- ASSIGNED TASK
All the data that follows should be repeated exactly, without a single picture.

- RECORDS FOR PROCESSING
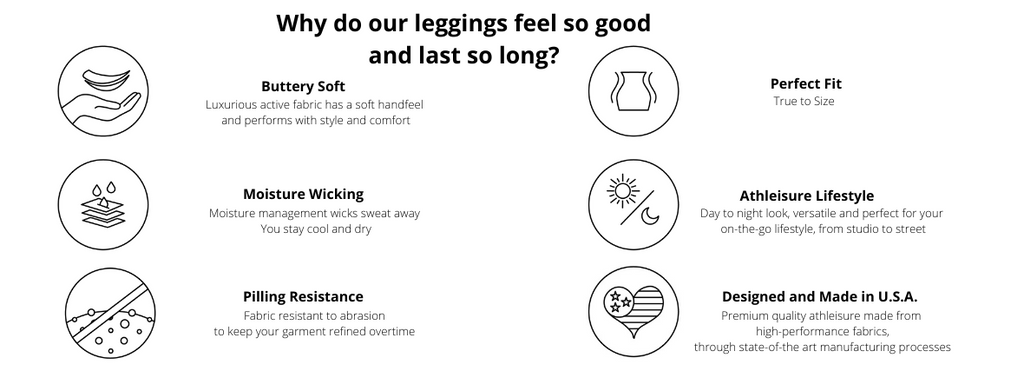 Yummy & Trendy® technical features. Shop the best american leggings available.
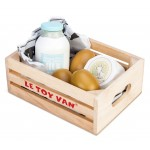 Eggs & Dairy Crate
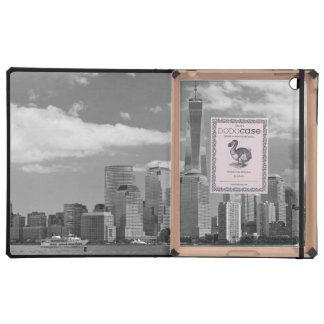 City - NY - The shades of a city Case For iPad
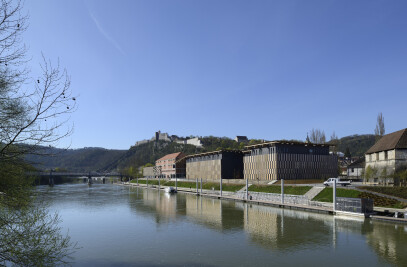 Besancon Art and Culture Centre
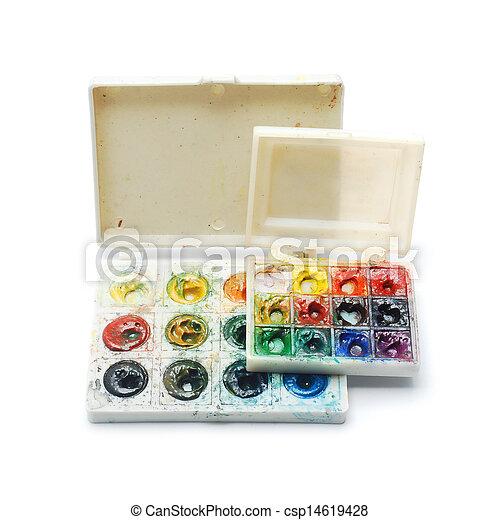 watercolors - csp14619428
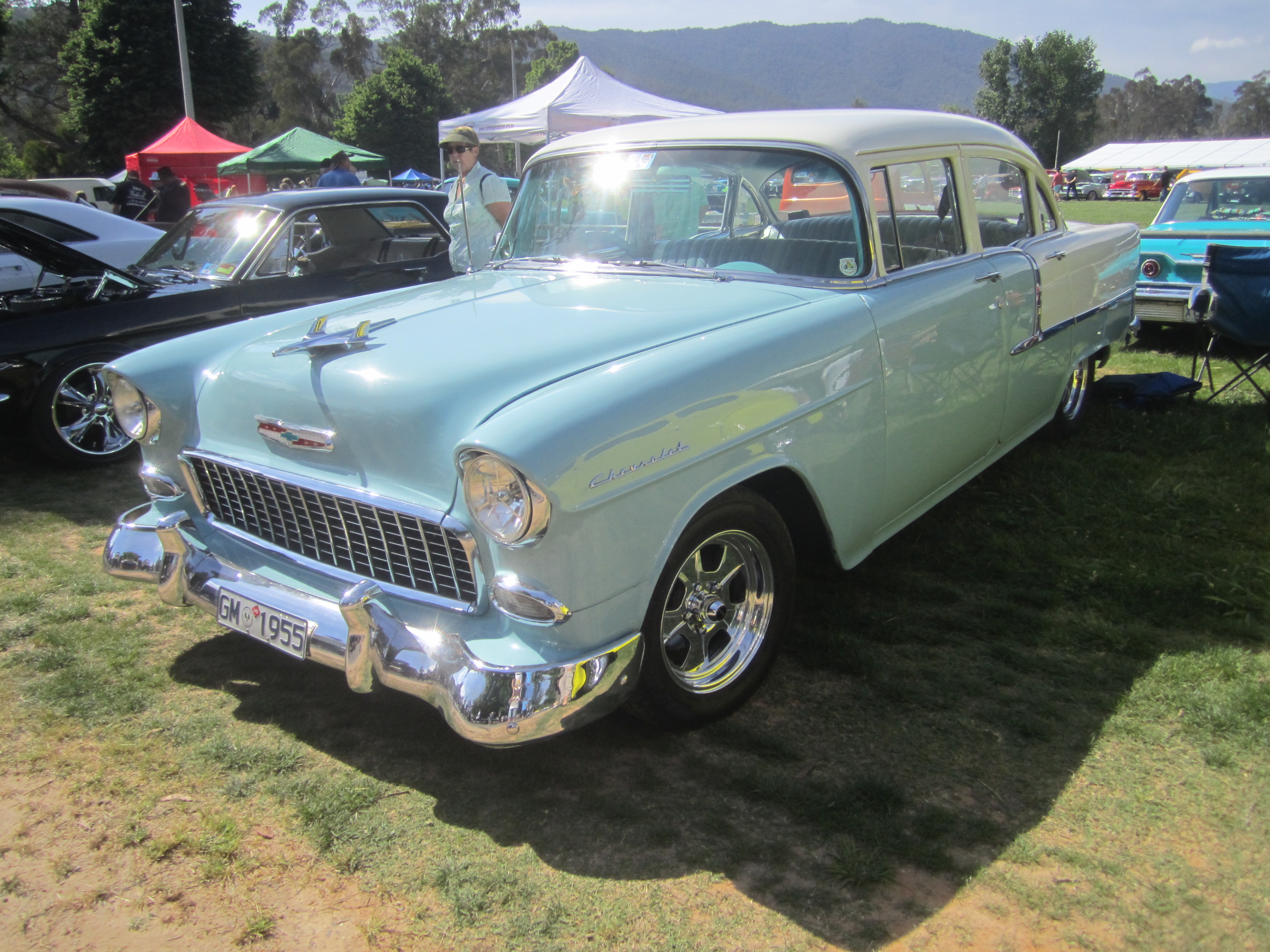File:1955 Chevrolet 210 Sedan - Flickr - Sicnag.jpg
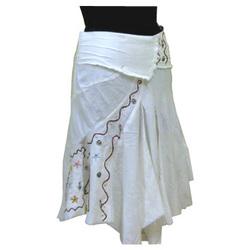 Designer Fancy Ladies Skirts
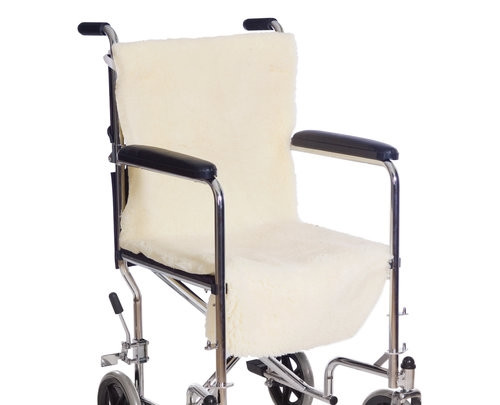 Sheepette Wheelchair Seat & Back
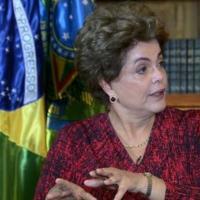 Impeachment de Dilma Rousseff é o foco da semana no Senado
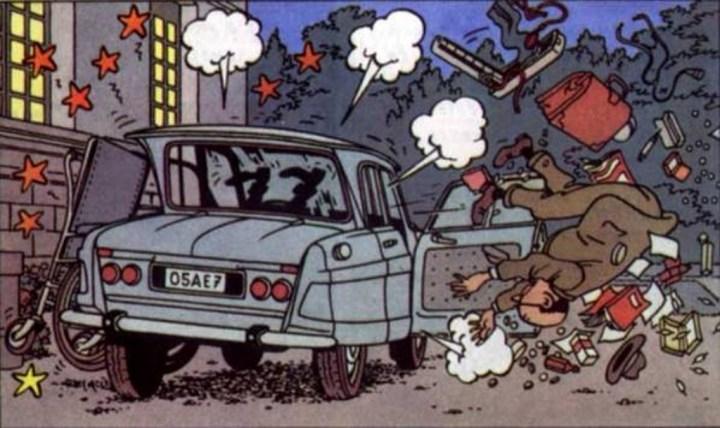 """Viñeta de """"Las Joyas de la Castafiore""""  Studios Hergé"""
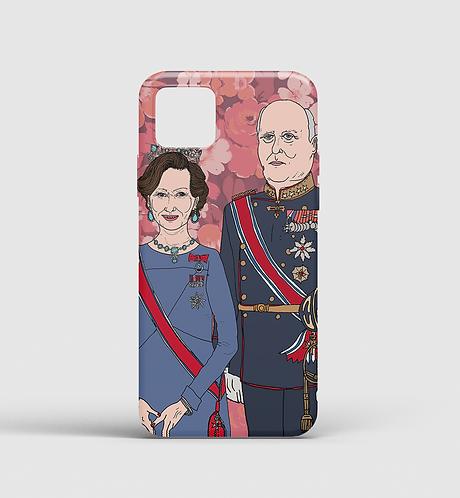 Kongeparet IX (iPhone case)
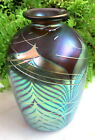 STUNNING SIGNED CORREIA ART GLASS VASE WITH PULLED FEATHER AND THREADING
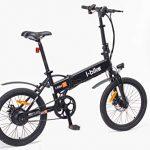 i-Bike I- Fold 20 - Recensione, Prezzi e Migliori Offerte. Dettaglio 13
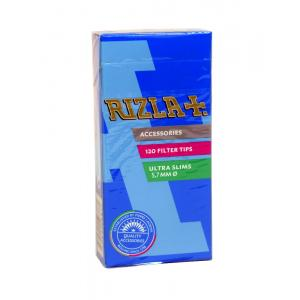 Rizla Ultra Slim Filter Tips (120) 1 Box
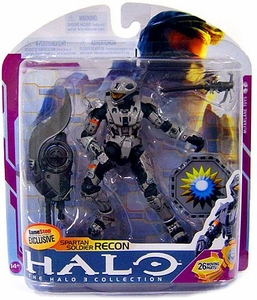 Halo 3 McFarlane Toys Series 6 [MEDAL EDITION] Exclusive Action Figure STEEL Spartan Soldier Recon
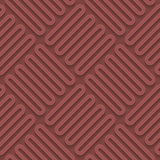 Marsala color perforated paper.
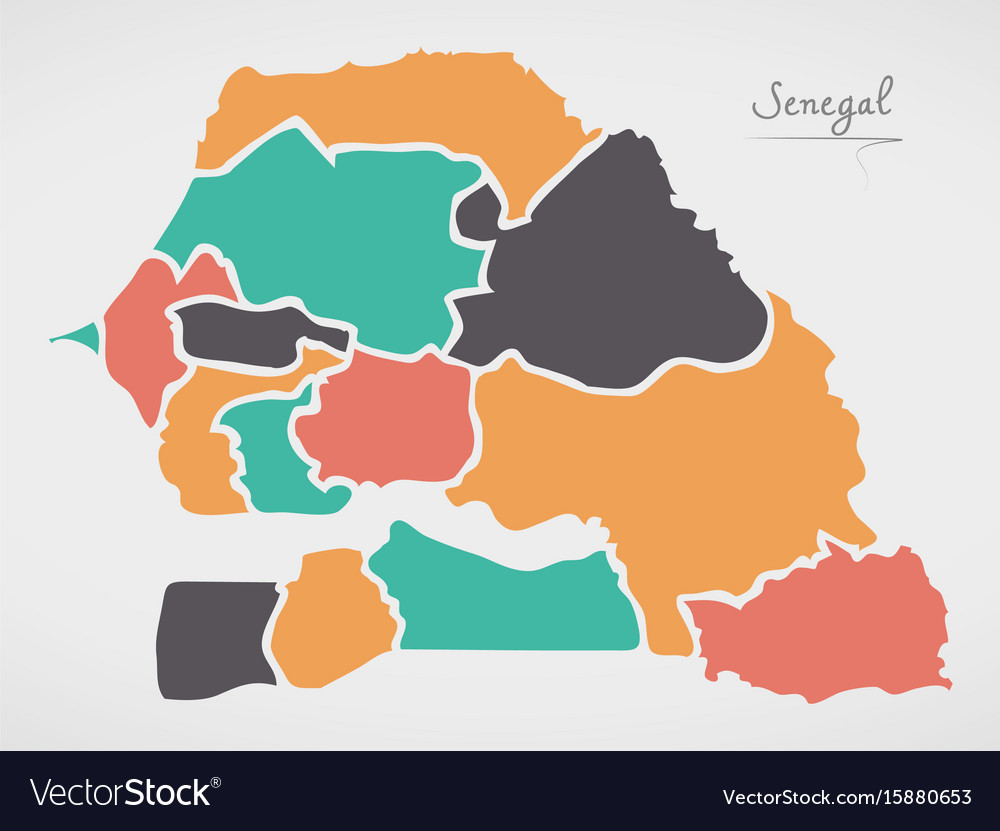 Senegal Map With States And Modern Round Shapes Vector Image - Senegal map vector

- COMPLETED TASK
 Yummy & Trendy® technical features. Shop the best american leggings available.
 Eggs & Dairy Crate
 City - NY - The shades of a city Case For iPad
 Besancon Art and Culture Centre
 watercolors - csp14619428
File:1955 Chevrolet 210 Sedan - Flickr - Sicnag.jpg
 Designer Fancy Ladies Skirts
 Sheepette Wheelchair Seat & Back
 Impeachment de Dilma Rousseff é o foco da semana no Senado
 """Viñeta de """"Las Joyas de la Castafiore""""  Studios Hergé"""
 Kongeparet IX (iPhone case)
 STUNNING SIGNED CORREIA ART GLASS VASE WITH PULLED FEATHER AND THREADING
 i-Bike I- Fold 20 - Recensione, Prezzi e Migliori Offerte. Dettaglio 13
 Rizla Ultra Slim Filter Tips (120) 1 Box
 Halo 3 McFarlane Toys Series 6 [MEDAL EDITION] Exclusive Action Figure STEEL Spartan Soldier Recon
 Marsala color perforated paper.
 Senegal Map With States And Modern Round Shapes Vector Image - Senegal map vector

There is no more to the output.